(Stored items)
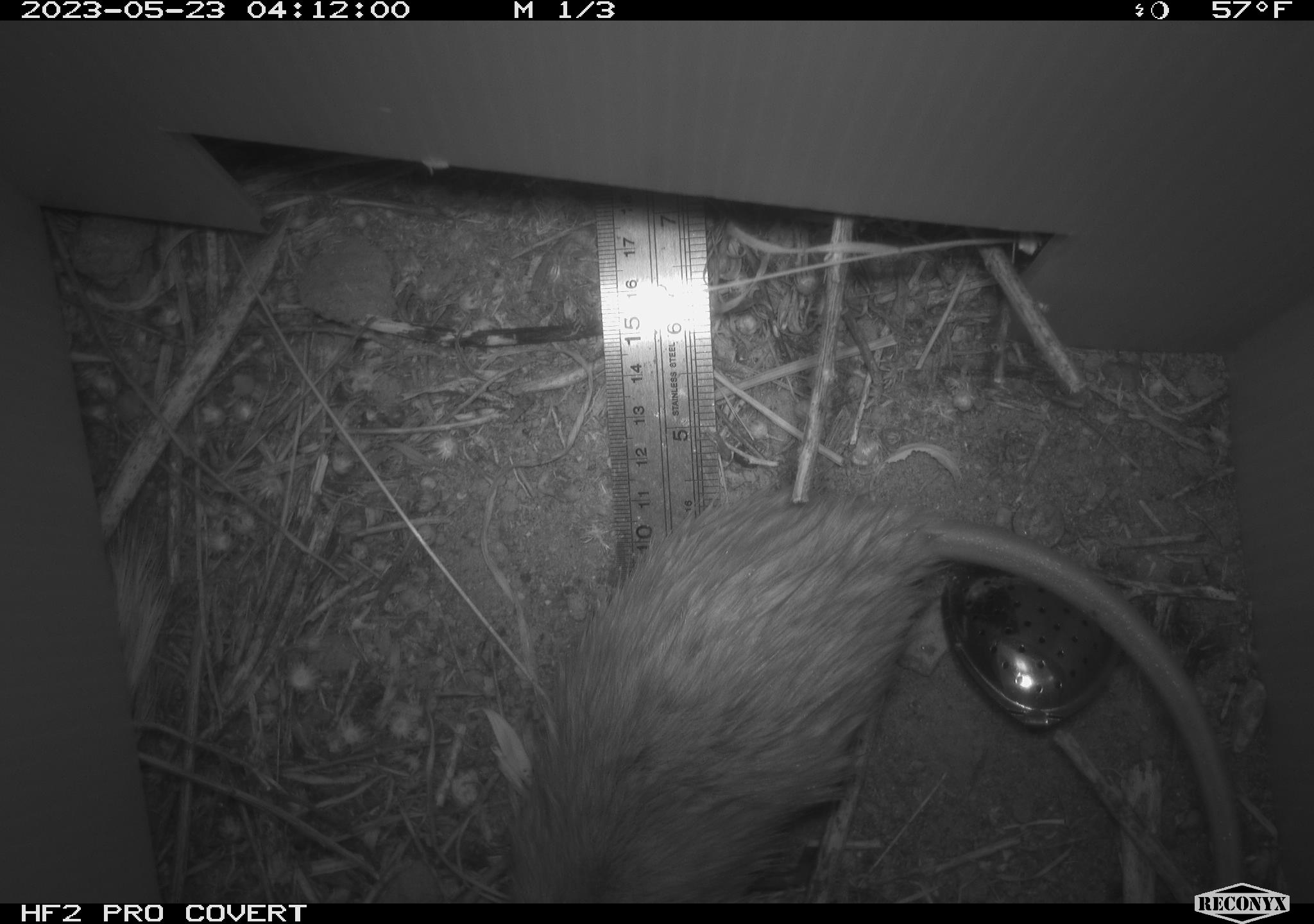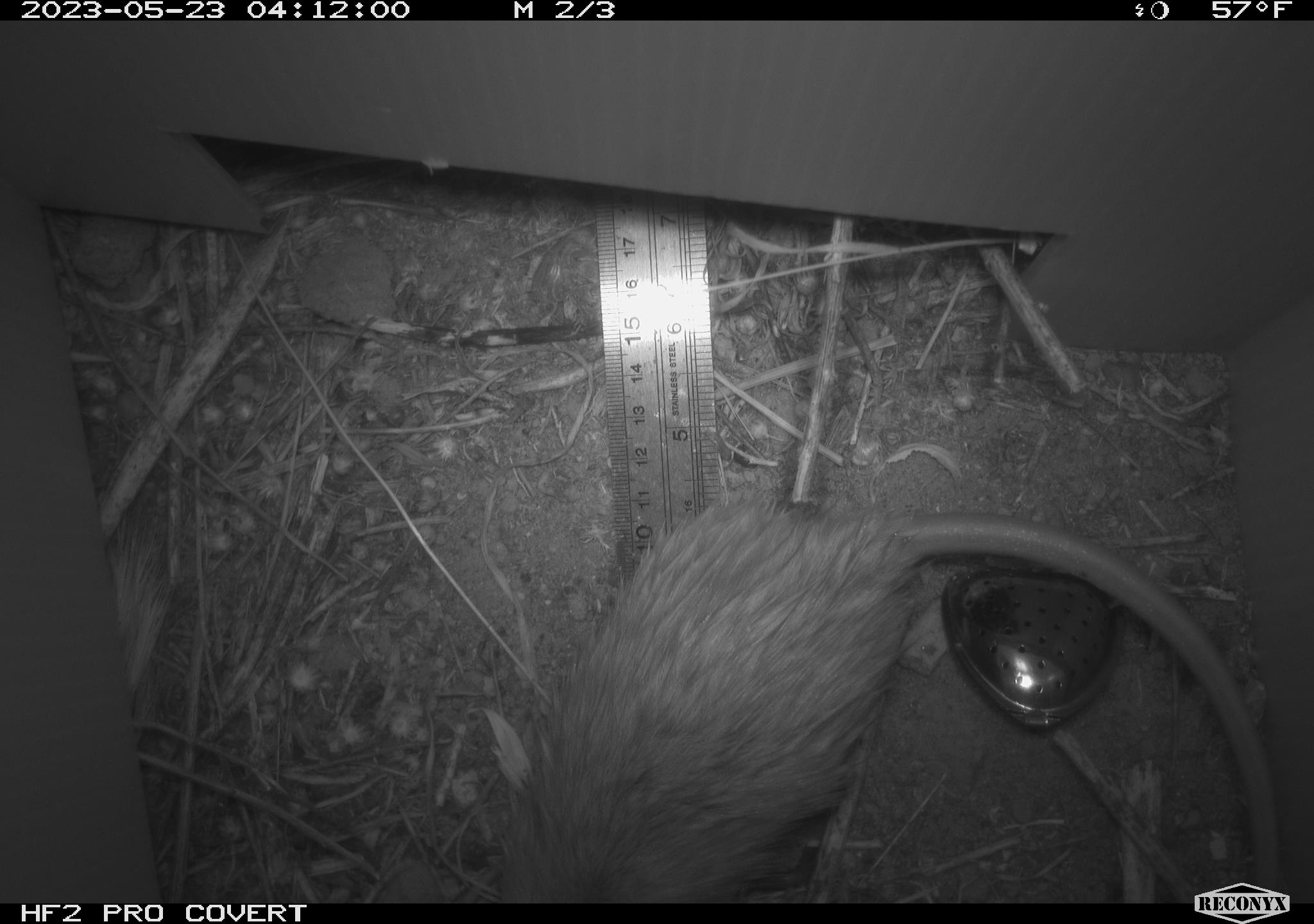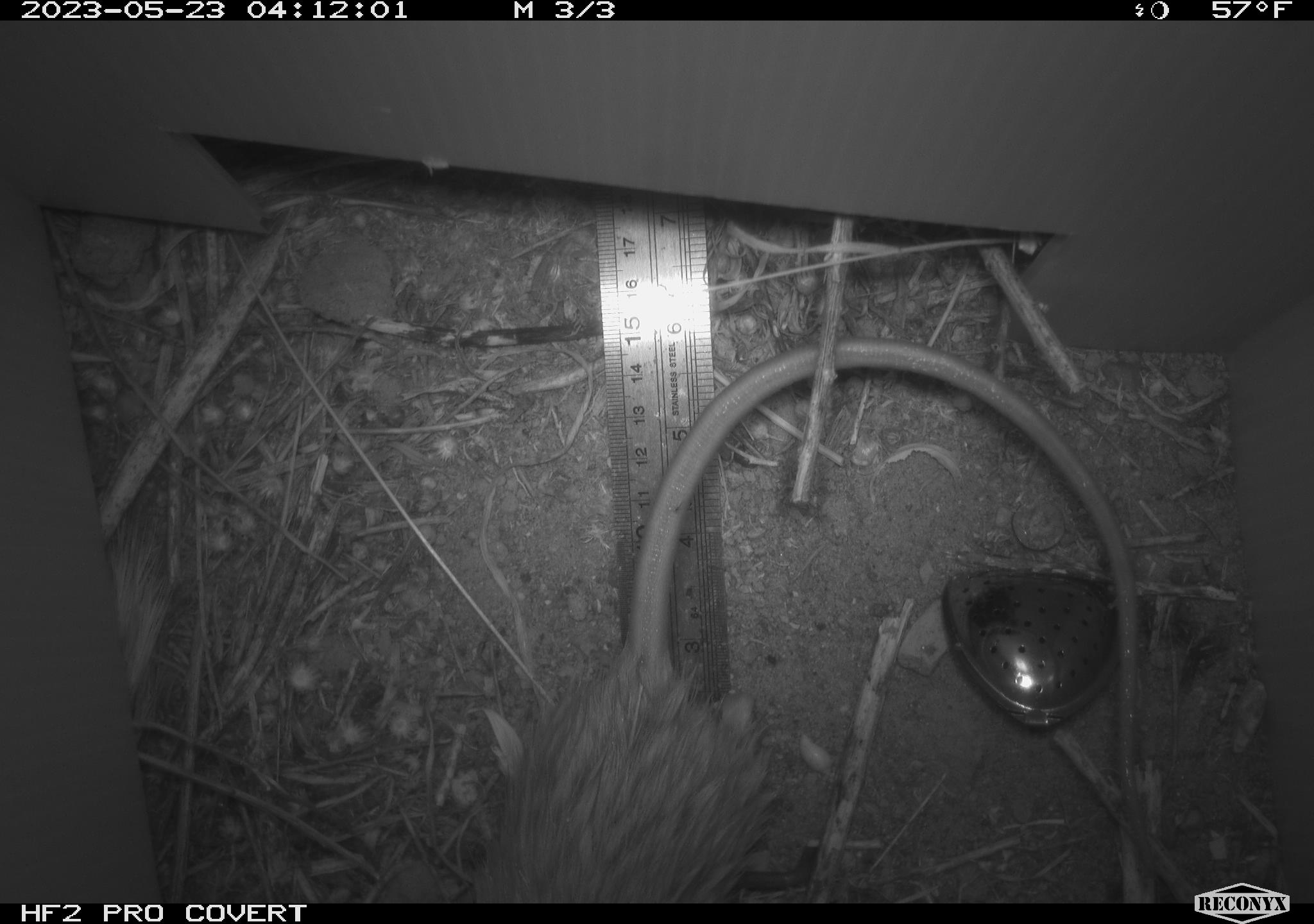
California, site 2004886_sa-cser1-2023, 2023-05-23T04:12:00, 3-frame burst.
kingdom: Animalia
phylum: Chordata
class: Mammalia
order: Rodentia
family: Muridae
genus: Rattus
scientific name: Rattus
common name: rat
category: rattus species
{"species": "rattus species (rat) (Rattus)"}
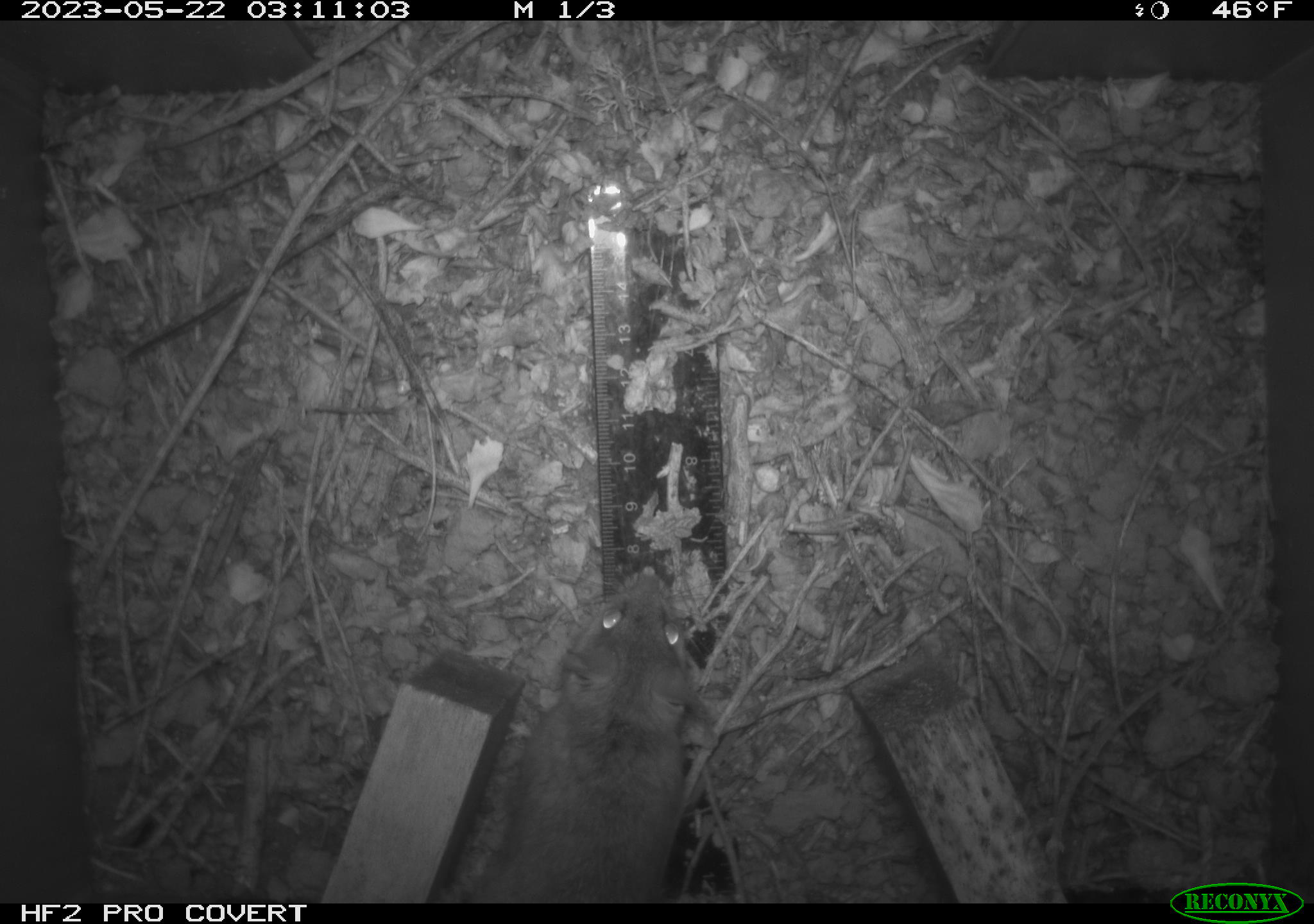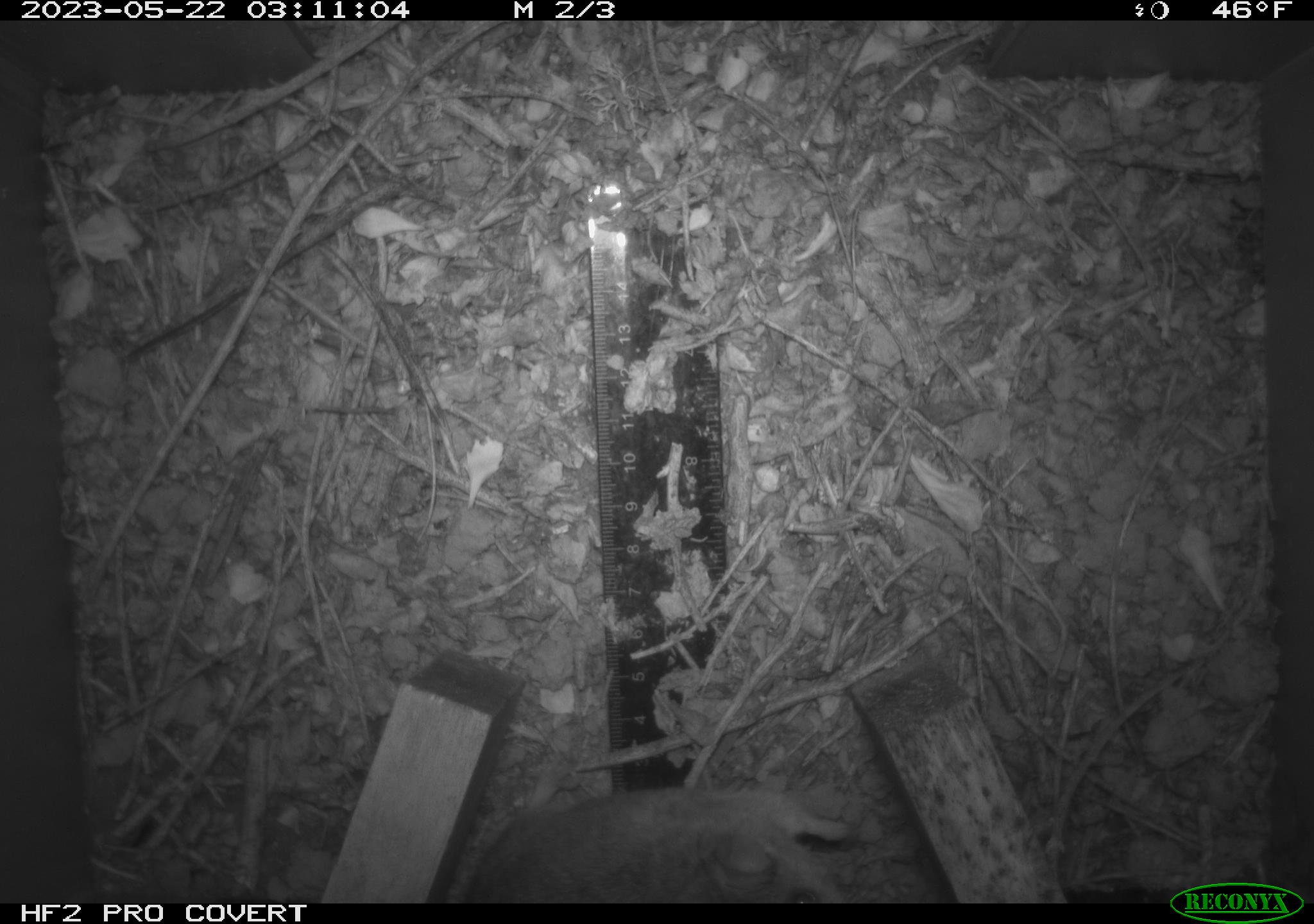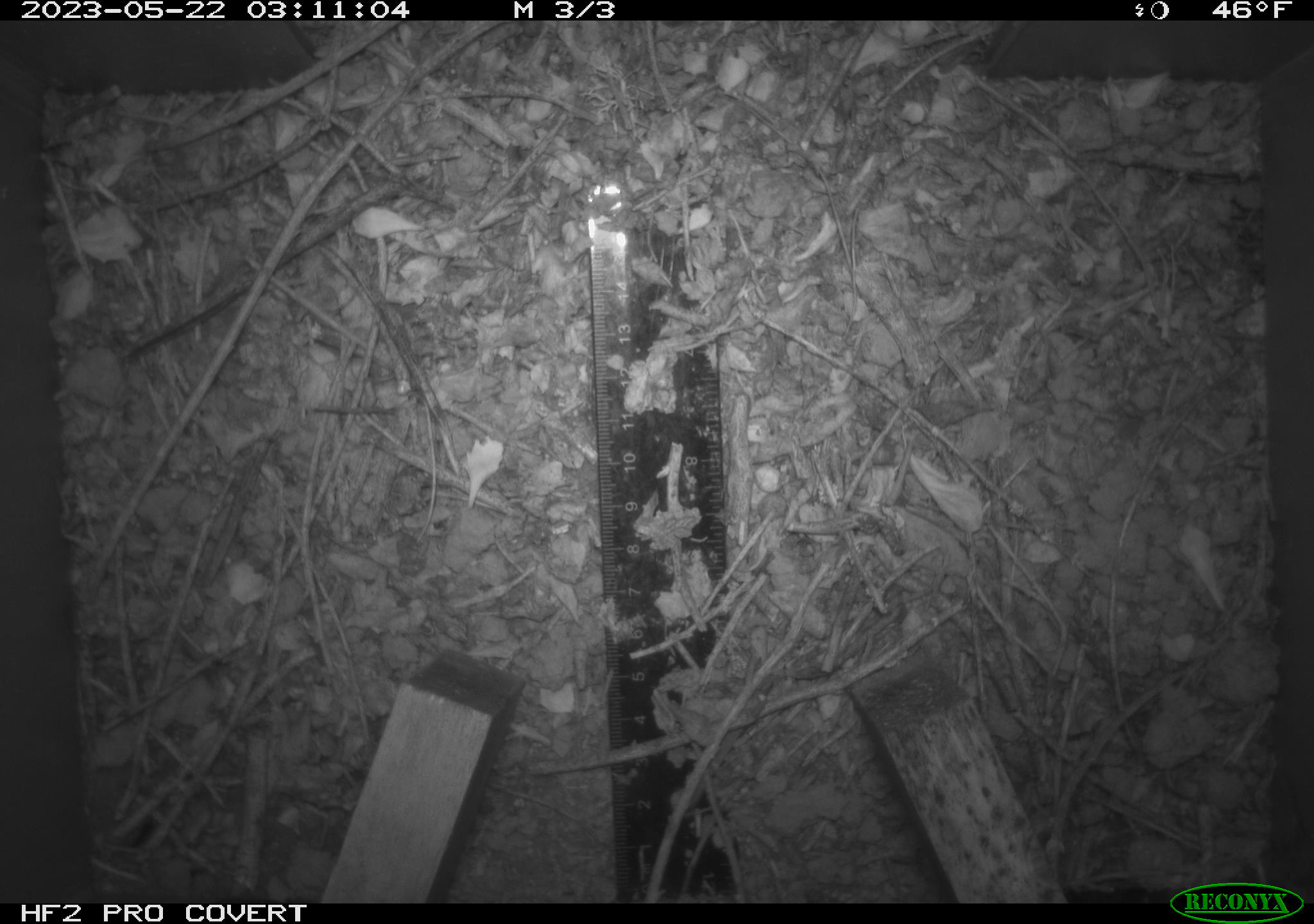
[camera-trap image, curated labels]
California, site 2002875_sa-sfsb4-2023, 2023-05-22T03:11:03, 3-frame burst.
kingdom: Animalia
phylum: Chordata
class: Mammalia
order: Rodentia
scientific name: Rodentia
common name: mouse species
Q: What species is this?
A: Mouse species (Rodentia).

### EXERCISE DETAILS
Copy only the part of the records that runs from the first line to the line with "[camera-trap image, curated labels]", ends included, leaving pictures out.

### SOLUTION TO THIS EXERCISE
California, site 2004886_sa-cser1-2023, 2023-05-23T04:12:00, 3-frame burst.
kingdom: Animalia
phylum: Chordata
class: Mammalia
order: Rodentia
family: Muridae
genus: Rattus
scientific name: Rattus
common name: rat
category: rattus species
{"species": "rattus species (rat) (Rattus)"}
[camera-trap image, curated labels]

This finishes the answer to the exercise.